En el bosque Fukkuro, Kame y Tsuru han enterrado a su querido maestro y le dedican un último saludo.
Tsuru recoge la olla de arroz y la observa detenidamente.
– “Esto no puede caer en malas manos.” – dice el joven Grulla.
– “Ningunas manos son seguras” – añade Kame. – “Debemos deshacernos de ella.”
En unas horas ya se encuentran en mar abierto a borde de un pequeño bote.
– “Hasta nunca, demonio” – dice Kame, que deja caer la olla al agua.
En la Torre de Karín, el Duende sonríe mientras observa el horizonte.
– “Muy interesante…” – murmura el felino. – “Qué dos tipos tan fascinantes.”
En la Atalaya de Kamisama, el Dios mira la Tierra.
– “Hermano Piccolo…” – piensa el namekiano. – “Has subestimado a los humanos y te han dado una lección. El sacrificio es una cualidad que jamás podrás entender con tu corazón negro, pero es lo que lo que hace que los terrícolas sean una gente tan interesante…” – suspira. – “Ellos han demostrado estar a la altura de las circunstancias… y ahora debo intentar estarlo yo. Como muestra de agradecimiento, les he otorgado la herramienta para deshacer el mal que has causado. Espero que usen las Dragon Balls con moderación.” 
De vuelta a la zona de entrenamiento del bosque Fukkuro, Kame y Tsuru observan el terreno destruido por su combate con Piccolo Daimaoh.
– “¿Deberíamos reconstruirlo?” – pregunta Tsuru. – “Podríamos continuar desde donde nuestro maestro lo ha dejado…”
– “Creo que es demasiado pronto.” – dice Kame.
– “¿Pronto?” – pregunta Tsuru.
– “No me siento preparado para ocupar el lugar del maestro Mutaito.” – dice el joven Tortuga. – “Creo que aún tenemos mucho que aprender.”
– “Es posible…” – dice Tsuru. – “¿Qué piensas hacer?”

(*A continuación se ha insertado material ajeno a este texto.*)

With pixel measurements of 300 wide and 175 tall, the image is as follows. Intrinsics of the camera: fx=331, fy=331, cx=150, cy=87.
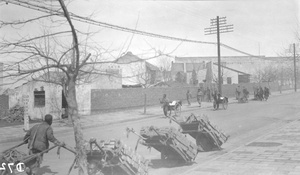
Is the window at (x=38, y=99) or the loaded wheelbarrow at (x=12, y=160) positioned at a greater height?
the window at (x=38, y=99)

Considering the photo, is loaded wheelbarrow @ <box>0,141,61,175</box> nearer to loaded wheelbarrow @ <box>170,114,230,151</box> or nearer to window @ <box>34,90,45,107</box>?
loaded wheelbarrow @ <box>170,114,230,151</box>

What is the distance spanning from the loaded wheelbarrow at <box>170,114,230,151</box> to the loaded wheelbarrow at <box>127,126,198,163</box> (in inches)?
45.6

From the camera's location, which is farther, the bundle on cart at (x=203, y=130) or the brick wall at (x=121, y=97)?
the brick wall at (x=121, y=97)

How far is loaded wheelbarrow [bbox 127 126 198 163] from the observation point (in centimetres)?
746

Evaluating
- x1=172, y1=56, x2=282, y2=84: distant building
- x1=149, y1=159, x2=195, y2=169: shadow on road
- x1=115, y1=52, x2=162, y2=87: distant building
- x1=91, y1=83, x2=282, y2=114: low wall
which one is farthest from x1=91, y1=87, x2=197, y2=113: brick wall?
x1=172, y1=56, x2=282, y2=84: distant building

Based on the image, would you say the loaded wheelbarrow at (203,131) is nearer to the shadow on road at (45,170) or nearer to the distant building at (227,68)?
the shadow on road at (45,170)

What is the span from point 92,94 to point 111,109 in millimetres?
2248

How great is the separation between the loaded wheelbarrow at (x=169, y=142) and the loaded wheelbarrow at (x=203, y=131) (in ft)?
3.80

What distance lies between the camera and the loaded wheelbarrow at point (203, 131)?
9.19 m

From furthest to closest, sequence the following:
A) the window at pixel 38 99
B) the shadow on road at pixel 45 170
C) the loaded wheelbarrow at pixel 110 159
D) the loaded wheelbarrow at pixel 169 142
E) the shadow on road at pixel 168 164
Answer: the window at pixel 38 99, the shadow on road at pixel 168 164, the shadow on road at pixel 45 170, the loaded wheelbarrow at pixel 169 142, the loaded wheelbarrow at pixel 110 159

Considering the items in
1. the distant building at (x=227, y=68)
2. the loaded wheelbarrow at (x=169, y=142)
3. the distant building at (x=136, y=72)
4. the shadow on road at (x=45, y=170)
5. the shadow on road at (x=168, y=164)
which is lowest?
the shadow on road at (x=45, y=170)

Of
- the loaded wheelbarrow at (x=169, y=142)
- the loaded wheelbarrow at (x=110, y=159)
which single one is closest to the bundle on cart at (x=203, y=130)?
the loaded wheelbarrow at (x=169, y=142)

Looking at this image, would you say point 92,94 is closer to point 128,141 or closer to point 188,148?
point 128,141

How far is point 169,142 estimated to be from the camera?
25.0 ft
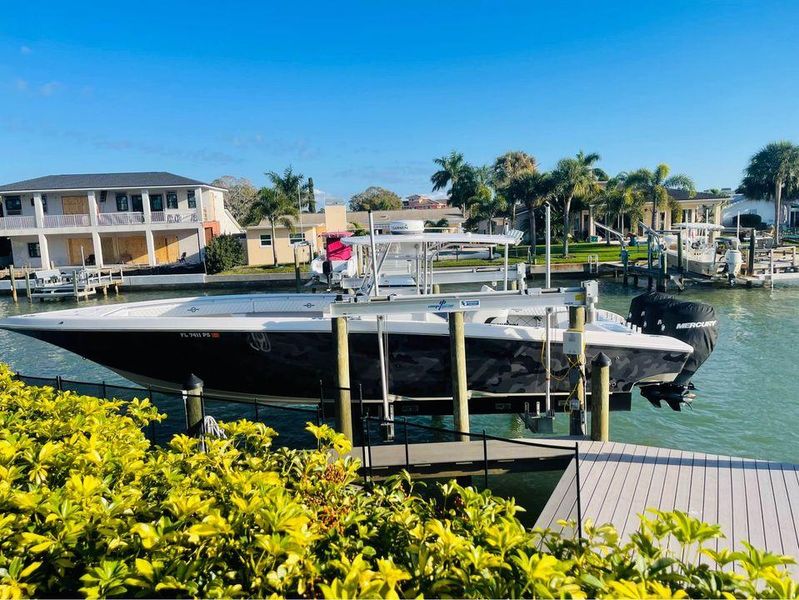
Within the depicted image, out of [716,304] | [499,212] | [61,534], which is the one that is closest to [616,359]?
[61,534]

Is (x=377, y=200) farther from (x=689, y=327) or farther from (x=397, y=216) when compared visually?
(x=689, y=327)

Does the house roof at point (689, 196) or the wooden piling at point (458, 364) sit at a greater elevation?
the house roof at point (689, 196)

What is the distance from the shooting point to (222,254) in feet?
126

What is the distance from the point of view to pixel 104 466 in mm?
3650

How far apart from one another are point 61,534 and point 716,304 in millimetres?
26916

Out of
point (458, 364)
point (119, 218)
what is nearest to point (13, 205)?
point (119, 218)

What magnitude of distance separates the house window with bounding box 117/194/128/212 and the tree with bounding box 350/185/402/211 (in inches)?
1525

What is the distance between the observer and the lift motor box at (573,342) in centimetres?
905

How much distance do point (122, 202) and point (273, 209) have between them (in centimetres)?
1076

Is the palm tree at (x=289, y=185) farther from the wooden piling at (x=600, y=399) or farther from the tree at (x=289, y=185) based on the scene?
the wooden piling at (x=600, y=399)

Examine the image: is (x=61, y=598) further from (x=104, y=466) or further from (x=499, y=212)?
(x=499, y=212)

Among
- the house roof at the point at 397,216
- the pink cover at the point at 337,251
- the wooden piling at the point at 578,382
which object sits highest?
the house roof at the point at 397,216

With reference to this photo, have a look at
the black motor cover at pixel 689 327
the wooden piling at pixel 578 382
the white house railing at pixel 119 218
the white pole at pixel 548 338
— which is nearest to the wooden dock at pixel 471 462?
the wooden piling at pixel 578 382

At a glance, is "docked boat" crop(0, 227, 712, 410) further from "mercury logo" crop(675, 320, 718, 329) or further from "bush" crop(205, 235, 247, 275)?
"bush" crop(205, 235, 247, 275)
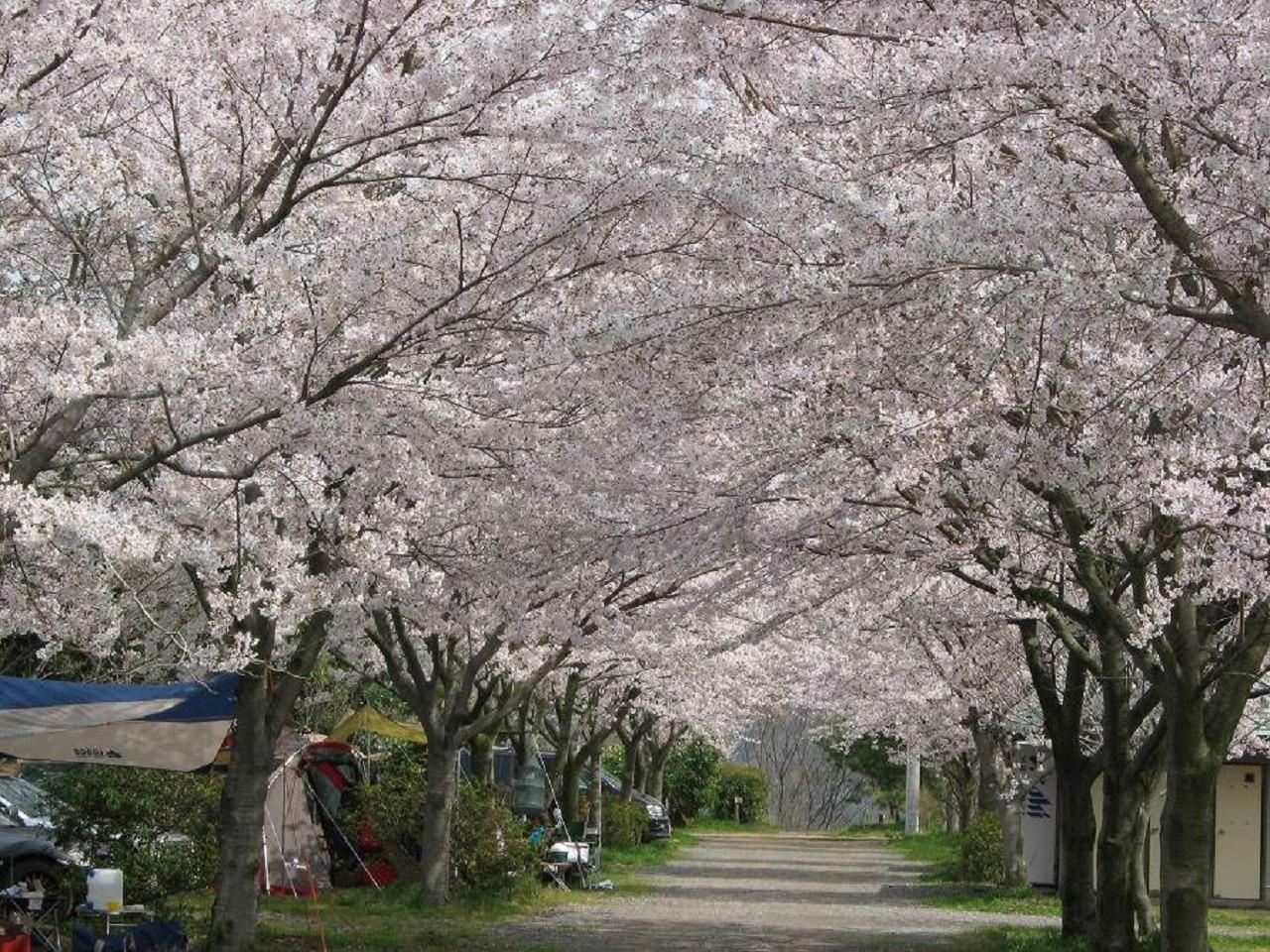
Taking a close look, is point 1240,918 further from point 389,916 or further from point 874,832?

– “Quiero viajar” – dice su amigo. – “Creo que investigaré algunas viejas leyendas que de las que he oído hablar a mi hermana… Siempre me han parecido fascinantes.”
– “Viajar, ¿eh?” – sonríe el joven Grulla. – “Creo que también emprenderé mi camino y entrenaré a mi hermano Tao.”
Kame asiente.
– “Parece una buena idea.” – dice el joven luchador, que se da la vuelta, dispuesto a emprender su camino. 
– “¿Por dónde empezaras tu camino?” – pregunta Tsuru.
– “Lo sabes muy bien, amigo mío.” – dice Kame, muy serio. – “¡El bar de striptease de Yahhoi!”

Tsuru cae de espaldas al suelo, avergonzado por el lado pervertida de su compañero.